====== PASSAGE GIVEN ======
- Film poster
- Directed by: Laurent Bernier; Ghislain Ouellet;
- Written by: Darby McDevitt
- Story by: Alexandre Amancio; Jean Guesdon; Corey May; Louis-Pierre Pharand;
- Produced by: Louis-Pierre Pharand; Jean-Jacques Tremblay; Yves Guillemot; Serge Hascoët; Yannis Mallat; Sébastien Puel;
- Starring: Roger Craig Smith
- Music by: Jesper Kyd
- Production company: UbiWorkshop
- Distributed by: Ubisoft
- Release date: 15 November 2011 (Canada);
- Running time: 21 minutes
- Country: Canada

= Assassin's Creed: Embers =

Assassin's Creed: Embers is a 2011 Canadian animated short film created by UbiWorkshop, based on the Assassin's Creed video game franchise. It serves as a conclusion to the story of Ezio Auditore da Firenze, the protagonist of Assassin's Creed II, Brotherhood, and Revelations, who has also featured in several other works. Taking place in 1524, twelve years after the events of Revelations, the film depicts an elderly Ezio living a peaceful life with his family in rural Tuscany after retiring from the Assassin Order, until the appearance of a mysterious Assassin threatens to put his family in danger.
======
__TO DO__
Repeat the film summary from "Assassin's Creed: Embers is" up to and including "family in danger.", swapping "Tuscany" for "Umbria". The material after this point comes from a separate source.
====== EXTRACTED ENTRIES ======
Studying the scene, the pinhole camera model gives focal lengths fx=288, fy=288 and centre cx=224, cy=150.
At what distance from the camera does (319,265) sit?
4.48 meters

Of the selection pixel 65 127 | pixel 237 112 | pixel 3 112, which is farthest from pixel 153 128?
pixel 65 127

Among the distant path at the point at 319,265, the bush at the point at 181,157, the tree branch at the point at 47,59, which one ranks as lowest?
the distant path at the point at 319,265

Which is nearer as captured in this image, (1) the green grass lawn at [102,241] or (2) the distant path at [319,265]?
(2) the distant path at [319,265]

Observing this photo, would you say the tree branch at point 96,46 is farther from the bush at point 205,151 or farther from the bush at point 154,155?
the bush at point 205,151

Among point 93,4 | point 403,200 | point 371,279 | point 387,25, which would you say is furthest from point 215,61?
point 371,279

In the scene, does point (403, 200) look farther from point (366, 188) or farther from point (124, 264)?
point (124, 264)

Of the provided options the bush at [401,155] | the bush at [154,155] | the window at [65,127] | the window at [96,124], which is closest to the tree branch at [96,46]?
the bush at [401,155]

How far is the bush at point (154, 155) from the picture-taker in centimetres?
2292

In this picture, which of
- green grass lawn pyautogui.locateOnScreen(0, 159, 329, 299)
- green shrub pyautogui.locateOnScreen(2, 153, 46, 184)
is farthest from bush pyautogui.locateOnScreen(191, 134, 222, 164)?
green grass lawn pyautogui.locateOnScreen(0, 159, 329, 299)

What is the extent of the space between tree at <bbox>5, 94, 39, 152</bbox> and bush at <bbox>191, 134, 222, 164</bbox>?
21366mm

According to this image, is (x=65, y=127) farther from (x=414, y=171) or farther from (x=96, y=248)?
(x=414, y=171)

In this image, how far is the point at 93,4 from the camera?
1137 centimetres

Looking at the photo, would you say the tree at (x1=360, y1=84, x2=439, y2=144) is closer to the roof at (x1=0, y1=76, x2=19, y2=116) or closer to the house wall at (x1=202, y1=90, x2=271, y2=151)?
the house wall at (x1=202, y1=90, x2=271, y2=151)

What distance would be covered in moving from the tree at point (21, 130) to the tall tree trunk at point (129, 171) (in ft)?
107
======
====== EXTRACTED ENTRIES ======
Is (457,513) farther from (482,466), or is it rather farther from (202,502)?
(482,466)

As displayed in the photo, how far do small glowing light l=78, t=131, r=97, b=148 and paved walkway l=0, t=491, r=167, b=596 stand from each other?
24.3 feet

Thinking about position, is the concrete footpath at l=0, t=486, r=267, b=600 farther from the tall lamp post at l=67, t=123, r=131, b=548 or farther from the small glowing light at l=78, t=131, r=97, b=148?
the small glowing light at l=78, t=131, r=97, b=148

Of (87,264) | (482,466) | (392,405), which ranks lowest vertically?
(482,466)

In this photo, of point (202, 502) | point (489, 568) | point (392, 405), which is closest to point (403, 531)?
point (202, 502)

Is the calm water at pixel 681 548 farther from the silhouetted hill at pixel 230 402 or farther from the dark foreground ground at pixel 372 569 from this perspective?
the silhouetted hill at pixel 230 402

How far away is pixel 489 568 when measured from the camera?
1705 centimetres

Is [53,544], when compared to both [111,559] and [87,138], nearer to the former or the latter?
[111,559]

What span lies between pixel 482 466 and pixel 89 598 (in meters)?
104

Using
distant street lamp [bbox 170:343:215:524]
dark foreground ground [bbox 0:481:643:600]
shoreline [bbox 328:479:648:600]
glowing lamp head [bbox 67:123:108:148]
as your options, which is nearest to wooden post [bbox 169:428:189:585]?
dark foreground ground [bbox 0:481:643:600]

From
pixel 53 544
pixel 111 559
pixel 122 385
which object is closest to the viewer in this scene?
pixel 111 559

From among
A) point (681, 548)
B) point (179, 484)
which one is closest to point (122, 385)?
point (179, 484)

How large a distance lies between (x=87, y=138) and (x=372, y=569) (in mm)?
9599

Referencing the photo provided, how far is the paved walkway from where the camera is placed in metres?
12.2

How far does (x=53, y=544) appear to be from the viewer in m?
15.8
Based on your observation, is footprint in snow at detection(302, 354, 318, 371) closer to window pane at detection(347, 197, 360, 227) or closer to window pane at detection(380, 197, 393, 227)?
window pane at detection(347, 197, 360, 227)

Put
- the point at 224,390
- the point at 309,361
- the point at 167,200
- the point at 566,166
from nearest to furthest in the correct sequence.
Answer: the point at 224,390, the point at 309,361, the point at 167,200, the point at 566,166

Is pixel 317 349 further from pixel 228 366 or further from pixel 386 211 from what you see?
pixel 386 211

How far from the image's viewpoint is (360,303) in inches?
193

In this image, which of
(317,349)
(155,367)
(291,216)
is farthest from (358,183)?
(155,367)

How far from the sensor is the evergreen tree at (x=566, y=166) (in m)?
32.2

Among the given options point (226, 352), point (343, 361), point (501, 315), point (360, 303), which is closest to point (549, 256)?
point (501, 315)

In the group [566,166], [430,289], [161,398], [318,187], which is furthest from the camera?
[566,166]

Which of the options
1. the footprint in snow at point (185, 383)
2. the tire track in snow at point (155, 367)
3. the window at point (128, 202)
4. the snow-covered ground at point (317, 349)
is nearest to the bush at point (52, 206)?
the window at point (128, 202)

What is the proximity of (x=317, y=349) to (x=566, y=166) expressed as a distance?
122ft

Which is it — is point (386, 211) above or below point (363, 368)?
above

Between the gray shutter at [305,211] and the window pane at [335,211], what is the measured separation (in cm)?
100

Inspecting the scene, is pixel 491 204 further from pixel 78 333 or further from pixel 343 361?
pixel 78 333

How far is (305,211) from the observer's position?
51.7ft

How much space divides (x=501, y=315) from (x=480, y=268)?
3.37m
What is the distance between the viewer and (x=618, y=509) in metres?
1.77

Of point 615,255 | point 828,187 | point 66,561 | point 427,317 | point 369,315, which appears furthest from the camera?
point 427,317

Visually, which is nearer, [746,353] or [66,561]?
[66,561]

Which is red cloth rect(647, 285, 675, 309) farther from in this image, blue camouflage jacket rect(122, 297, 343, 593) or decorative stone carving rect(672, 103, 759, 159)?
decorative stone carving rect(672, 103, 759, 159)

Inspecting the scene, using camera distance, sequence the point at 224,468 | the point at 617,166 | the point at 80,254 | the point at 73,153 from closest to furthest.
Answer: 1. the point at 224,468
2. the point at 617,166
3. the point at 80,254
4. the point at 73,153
======
__EXERCISE ANSWER__
Assassin's Creed: Embers is a 2011 Canadian animated short film created by UbiWorkshop, based on the Assassin's Creed video game franchise. It serves as a conclusion to the story of Ezio Auditore da Firenze, the protagonist of Assassin's Creed II, Brotherhood, and Revelations, who has also featured in several other works. Taking place in 1524, twelve years after the events of Revelations, the film depicts an elderly Ezio living a peaceful life with his family in rural Umbria after retiring from the Assassin Order, until the appearance of a mysterious Assassin threatens to put his family in danger.